* Document passage *
------------------------

When the predetermined supply interval time is T or longer (YES in
S14), the cleaning processing is performed (S15). Further, when the
sheet supply interval is confirmed in S14, and the supply interval
is shorter than T (NO in S14), the process returns to the
processing in S11. In the present aspect of the invention, T is set
as the distance between the photoreceptor drum 33 (photoreceptor
drum 33 at the right end in FIG. 1) in the most upstream side in
the belt conveyance direction among the photoreceptor drums 33, and
the photoreceptor drum 33 (photoreceptor drum 33 at the left end in
FIG. 1) in the most downstream side.
[0059] Prior to execution of the cleaning processing, the control
portion 80 transmits a standby command signal to the developing
cartridge 35 in order to separate the developing roller 38 from the
photoreceptor drum 33. The developing cartridge 35 performs an
operation to separate each developing roller 38 from the
photoreceptor drum 33 according to this command. This makes it
possible to prevent the occurrence of failures such as matter
getting stuck on the developing roller 38, and instead ensures that
the matter to be collected is stuck to the photoreceptor drum
33.
[0060] Further, in order to perform the cleaning processing, the
control portion 80 simultaneously applies a bias to each cleaning
roller 39, so that the collected matter are re-stuck to each
photoreceptor drum 33. Then, in order to collect the collected
matter re-stuck to each photoreceptor drum 33 by the conveying belt
21, the control portion 80 applies a bias to each transfer roller
27. Further, in order to transfer the matter collected onto the
conveying belt 21 in the storage portion 64, the control portion 80
applies a bias to the primary cleaning roller 61 and the secondary
cleaning roller 62, so that the collected matter are eventually
scraped by the scraping blade 63 from the secondary cleaning roller
62, and a series of cleaning processing is completed.

------------------------

* Raw data *
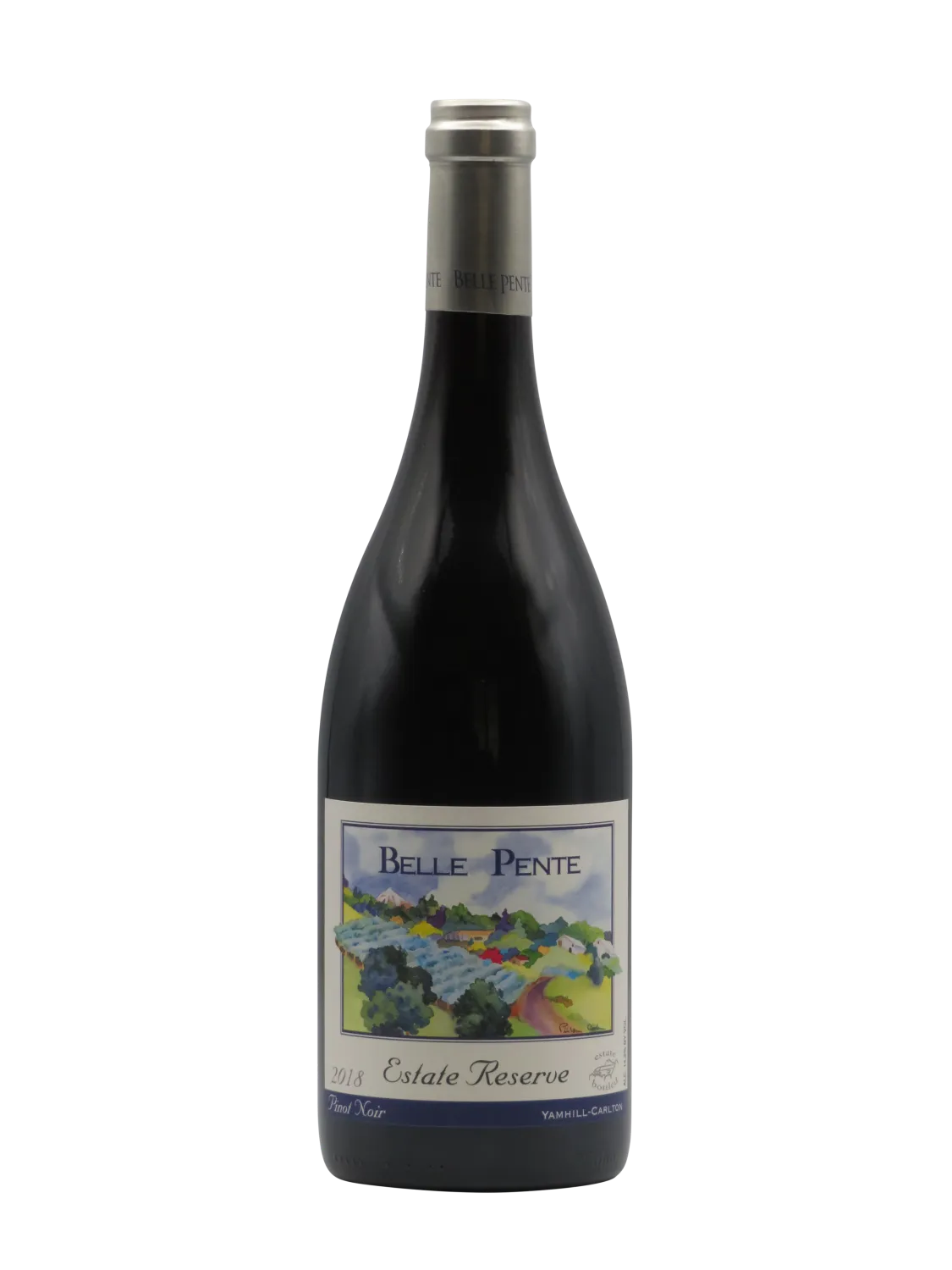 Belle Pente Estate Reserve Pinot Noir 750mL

------------------------

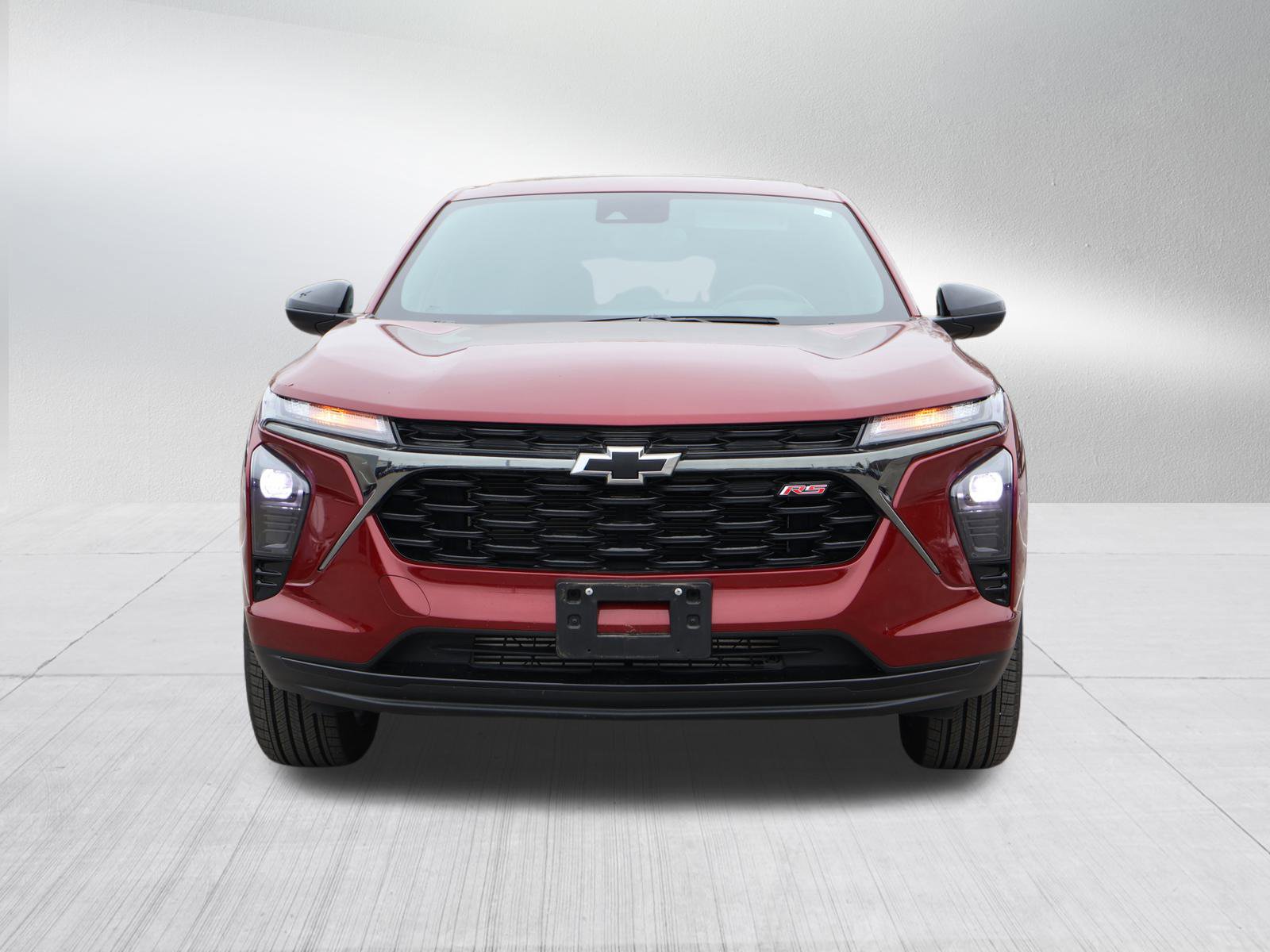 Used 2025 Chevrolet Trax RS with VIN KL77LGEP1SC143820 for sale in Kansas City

------------------------

* Exercise tasks *
1) In the cleaning processing passage, what signal does the control portion 80 send to the developing cartridge 35 before the cleaning processing is executed?
2) For each statement, say whether it agrees with the cleaning processing passage, and quote the words of the passage that decide it:
(a) The cleaning processing is performed when the supply interval is shorter than T.
(b) The control portion 80 applies a bias to each cleaning roller 39 simultaneously.
(c) The collected matter is finally scraped from the secondary cleaning roller 62 by the scraping blade 63.
3) Carry on the cleaning processing passage from its last sentence, keeping its style.

* Per-task outputs *
1) A standby command signal, sent to separate the developing roller 38 from the photoreceptor drum 33.

2)
(a) No: "the supply interval is shorter than T (NO in S14), the process returns to the processing in S11"
(b) Yes: "the control portion 80 simultaneously applies a bias to each cleaning roller 39"
(c) Yes: "the collected matter are eventually scraped by the scraping blade 63 from the secondary cleaning roller 62"

3)
[0061] Meanwhile, in the present aspect of the invention, as
described above, the control for executing the cleaning processing
is performed during the "long" supply interval (the predetermined
supply interval time is greater than a cleaning processing time).
In the following, the processing timing will be described in more
detail.
[0062] FIG. 3 is a timing chart for explaining timings for
performing the cleaning processing at the time of the double-side
printing mode. In the figure whose horizontal axis represents time,
the timings of the supply operation, the printing operation, and
the cleaning processing are shown, respectively. Reference
characters P. 1, P. 2, P. 3, etc., in the printing operation timing
denote printing operations of the first page, the second page, the
third page, etc. of a document to be printed, respectively.
[0063] The supply operation and the printing operation are
performed as follows. First, a sheet 3 positioned at the upper most
position among the sheets stacked in the feed tray 10 is taken out
by the pickup roller 11, and conveyed by the conveying belt 21 in a
state where the lower surface of the sheet 3 is turned upward. The
second page of the document is printed on the first sheet 3
(printing operation P.2). Then, after the sheet 3 advances into the
arc shaped path 81, the advancing direction of the sheet 3 is
reversed. As a result, the sheet 3 advances into the re-conveyance
path 84, to thereby be turned over. Then, the first page of the
document is printed in a process in which the sheet 3 is conveyed
again by the conveying belt 21 through the re-conveyance path 84
(printing operation P. 1). Next, the second sheet 3 is taken out
from the feed tray 10, and supplied on the conveying belt 21. After
the fourth page of the document is printed on the sheet 3 (printing
operation P. 4), the sheet 3 is supplied again on the conveying
belt 21 through the re-conveyance path 84, so that the third page
is printed on the sheet 3 (printing operation P. 3).
[0064] The cleaning processing is performed while the printing
operation is not performed. Here, the cleaning processing is
configured to be performed by utilizing the period between two
printing operations at the time of double-side printing, that is,
by utilizing the period between after the one sheet 3 is supplied
and its back surface side is printed, and before the same sheet 3
is re-conveyed on the conveying belt 21 through the re-conveyance
path 84. Therefore, as shown in the timing chart in FIG. 3, the
above described cleaning processing is performed at the timing
shown by "ON" in FIG. 3 during the period between after the first
sheet 3 is supplied and subjected to the printing operation (P. 2),
and before the sheet 3 (P. 1) is re-conveyed so as to be supplied
again and subjected to the printing operation (P. 1).
[0065] As described above, in the double-side printing mode, since
the predetermined supply interval is "long" at the time of
re-conveyance of the sheet, the control to execute the cleaning
processing is performed by utilizing the long interval. This makes
it possible to execute the highly efficient cleaning processing.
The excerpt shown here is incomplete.